By: Benjamin Lowentritt, MD, Chesapeake Urology, United Urology Group, Towson, Maryland, Urology and Urology-Oncology, GBMC Healthcare Inc, Towson, Maryland; Mark Fallick, MD, MBA, Myovant Sciences, Inc, Brisbane, California; Janis Pruett, EdD, RN, MSN, FNP-BC, Now with Sumitomo Pharma America, Inc, Marlborough, Massachusetts; Tao Jiang, PhD, Charles River Associates, Boston, Massachusetts; Eddie Li, MS, Charles River Associates, Boston, Massachusetts; Bruce Brown, MD, Aura Biosciences, Inc, Boston, Massachusetts; Robert Dufour, PhD, Myovant Sciences, Inc, Brisbane, California | Posted on: 19 Jan 2024

Lowentritt B, Fallick M, Pruett J, et al. Incidence of Cardiovascular Events in Patients With Prostate Cancer and Treated With Androgen Deprivation Therapy. Urol Pract. 2024;11(1):153-162.

Study Need and Importance

Androgen deprivation therapy (ADT) remains the foundation of advanced prostate cancer (PC) treatment. Since 2010, the Food and Drug Administration has required warnings for risk of diabetes and certain cardiovascular diseases (CVDs) in labeling of gonadotropin-releasing hormone receptor agonists. In 2021, the American Heart Association recommended baseline assessment of cardiovascular (CV) risk in men starting ADT. However, optimal evaluation and management of CV risks remain to be defined.

What We Found

This observational, retrospective, real-world study (N = 10,530) used data from a large administrative US claims dataset (2010-2019) to evaluate time to a first CV event within 3 years postinitiation of ADT in PC patients, while controlling for baseline CVD history and risk factors (eg, diagnosis of diabetes, hypertension, etc).
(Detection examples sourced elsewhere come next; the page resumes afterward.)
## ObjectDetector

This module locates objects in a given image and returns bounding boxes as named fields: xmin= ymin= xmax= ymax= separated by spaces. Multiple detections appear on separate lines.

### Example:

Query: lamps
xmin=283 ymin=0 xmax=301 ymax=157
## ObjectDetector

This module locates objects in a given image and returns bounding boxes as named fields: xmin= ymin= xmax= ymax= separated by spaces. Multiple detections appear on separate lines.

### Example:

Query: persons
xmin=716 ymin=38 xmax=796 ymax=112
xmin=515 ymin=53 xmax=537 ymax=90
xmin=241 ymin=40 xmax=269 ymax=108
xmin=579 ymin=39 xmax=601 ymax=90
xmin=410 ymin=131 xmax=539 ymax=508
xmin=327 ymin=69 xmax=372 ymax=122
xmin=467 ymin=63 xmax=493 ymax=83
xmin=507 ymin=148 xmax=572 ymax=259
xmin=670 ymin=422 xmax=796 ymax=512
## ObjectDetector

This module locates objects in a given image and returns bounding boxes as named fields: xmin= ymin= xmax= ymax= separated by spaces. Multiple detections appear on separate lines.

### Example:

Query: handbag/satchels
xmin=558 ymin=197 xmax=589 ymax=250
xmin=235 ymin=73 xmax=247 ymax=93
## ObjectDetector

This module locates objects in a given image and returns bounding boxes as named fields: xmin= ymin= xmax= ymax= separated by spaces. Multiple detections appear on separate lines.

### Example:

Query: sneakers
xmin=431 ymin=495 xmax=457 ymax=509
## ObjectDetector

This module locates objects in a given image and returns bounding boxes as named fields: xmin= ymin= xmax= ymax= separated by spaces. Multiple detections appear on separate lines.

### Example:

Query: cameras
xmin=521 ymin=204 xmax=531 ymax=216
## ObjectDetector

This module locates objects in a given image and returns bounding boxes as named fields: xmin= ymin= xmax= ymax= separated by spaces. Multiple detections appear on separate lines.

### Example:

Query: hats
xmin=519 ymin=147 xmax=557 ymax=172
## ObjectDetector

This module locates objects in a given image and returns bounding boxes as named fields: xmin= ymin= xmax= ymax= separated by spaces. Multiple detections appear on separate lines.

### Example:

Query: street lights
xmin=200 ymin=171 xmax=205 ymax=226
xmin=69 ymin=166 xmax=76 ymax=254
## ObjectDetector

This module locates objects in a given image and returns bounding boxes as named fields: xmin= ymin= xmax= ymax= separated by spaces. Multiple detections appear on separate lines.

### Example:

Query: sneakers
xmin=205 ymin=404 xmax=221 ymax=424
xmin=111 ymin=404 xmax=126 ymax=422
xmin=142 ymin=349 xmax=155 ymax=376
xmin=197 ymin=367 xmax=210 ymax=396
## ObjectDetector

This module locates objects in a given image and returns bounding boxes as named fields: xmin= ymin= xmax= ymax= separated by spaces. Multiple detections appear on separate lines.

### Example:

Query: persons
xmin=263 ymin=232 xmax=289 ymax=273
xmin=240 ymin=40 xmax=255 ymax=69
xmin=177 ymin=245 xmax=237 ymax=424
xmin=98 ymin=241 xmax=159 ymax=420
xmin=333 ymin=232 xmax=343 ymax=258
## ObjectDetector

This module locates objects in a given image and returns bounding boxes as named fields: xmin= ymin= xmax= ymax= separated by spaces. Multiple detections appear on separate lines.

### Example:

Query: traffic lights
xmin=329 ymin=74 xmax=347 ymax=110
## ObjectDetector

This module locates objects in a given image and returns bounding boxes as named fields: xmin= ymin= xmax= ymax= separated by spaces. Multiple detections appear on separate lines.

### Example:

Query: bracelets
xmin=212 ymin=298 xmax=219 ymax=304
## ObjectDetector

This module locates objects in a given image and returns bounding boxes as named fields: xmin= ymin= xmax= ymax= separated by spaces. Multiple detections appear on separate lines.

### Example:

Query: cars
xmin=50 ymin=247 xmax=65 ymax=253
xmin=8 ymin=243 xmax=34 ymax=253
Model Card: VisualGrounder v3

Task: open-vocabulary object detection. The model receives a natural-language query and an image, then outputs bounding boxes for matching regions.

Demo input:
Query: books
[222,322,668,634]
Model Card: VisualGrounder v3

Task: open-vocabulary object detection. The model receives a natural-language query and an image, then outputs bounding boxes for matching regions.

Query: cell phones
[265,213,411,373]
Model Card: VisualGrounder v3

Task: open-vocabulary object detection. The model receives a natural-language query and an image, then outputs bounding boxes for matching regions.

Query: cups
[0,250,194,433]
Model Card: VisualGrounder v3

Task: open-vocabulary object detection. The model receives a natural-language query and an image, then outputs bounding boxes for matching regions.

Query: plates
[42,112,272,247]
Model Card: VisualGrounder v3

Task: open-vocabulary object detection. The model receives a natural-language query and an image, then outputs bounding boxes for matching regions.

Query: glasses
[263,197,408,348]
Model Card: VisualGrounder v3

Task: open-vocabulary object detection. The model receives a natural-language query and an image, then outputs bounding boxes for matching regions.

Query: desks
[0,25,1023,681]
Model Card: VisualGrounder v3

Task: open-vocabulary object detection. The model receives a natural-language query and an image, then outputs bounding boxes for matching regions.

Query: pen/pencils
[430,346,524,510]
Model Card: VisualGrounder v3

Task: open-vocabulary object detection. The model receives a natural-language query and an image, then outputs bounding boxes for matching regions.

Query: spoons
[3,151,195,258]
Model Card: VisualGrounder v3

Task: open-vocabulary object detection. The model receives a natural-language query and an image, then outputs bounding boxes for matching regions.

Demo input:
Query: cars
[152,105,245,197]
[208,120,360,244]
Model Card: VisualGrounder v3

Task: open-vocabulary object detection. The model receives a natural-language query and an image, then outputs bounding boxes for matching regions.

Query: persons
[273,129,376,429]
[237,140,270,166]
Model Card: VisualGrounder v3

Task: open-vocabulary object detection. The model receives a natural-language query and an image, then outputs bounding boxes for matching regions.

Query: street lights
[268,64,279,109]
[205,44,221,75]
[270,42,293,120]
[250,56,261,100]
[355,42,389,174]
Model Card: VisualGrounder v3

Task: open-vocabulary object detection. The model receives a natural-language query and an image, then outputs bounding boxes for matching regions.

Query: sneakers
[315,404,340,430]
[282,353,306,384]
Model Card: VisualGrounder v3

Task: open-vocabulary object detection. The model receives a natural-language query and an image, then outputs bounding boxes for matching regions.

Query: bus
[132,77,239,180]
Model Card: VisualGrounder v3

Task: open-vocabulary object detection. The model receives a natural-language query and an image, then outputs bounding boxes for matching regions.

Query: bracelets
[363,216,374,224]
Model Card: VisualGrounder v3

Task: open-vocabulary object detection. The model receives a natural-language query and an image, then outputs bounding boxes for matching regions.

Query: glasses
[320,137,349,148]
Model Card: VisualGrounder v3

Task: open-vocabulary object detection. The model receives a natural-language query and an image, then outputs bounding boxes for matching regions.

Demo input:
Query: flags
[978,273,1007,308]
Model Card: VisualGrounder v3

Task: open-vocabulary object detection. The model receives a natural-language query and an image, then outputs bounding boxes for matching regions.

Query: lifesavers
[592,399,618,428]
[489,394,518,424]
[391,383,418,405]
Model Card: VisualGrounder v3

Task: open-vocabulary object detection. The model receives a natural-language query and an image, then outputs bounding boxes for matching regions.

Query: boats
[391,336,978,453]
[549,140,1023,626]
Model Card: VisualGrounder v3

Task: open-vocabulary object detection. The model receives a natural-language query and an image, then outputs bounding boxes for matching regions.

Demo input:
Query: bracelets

The current analysis indicated that patients with a baseline history of CVD had increased risk of CV events within 3 years of ADT initiation vs those without baseline CVD history (Figure). Increased length of exposure to a gonadotropin-releasing hormone agonist and higher CV risks, as documented in this study, were also associated with increased risk of CV events during the follow-up period.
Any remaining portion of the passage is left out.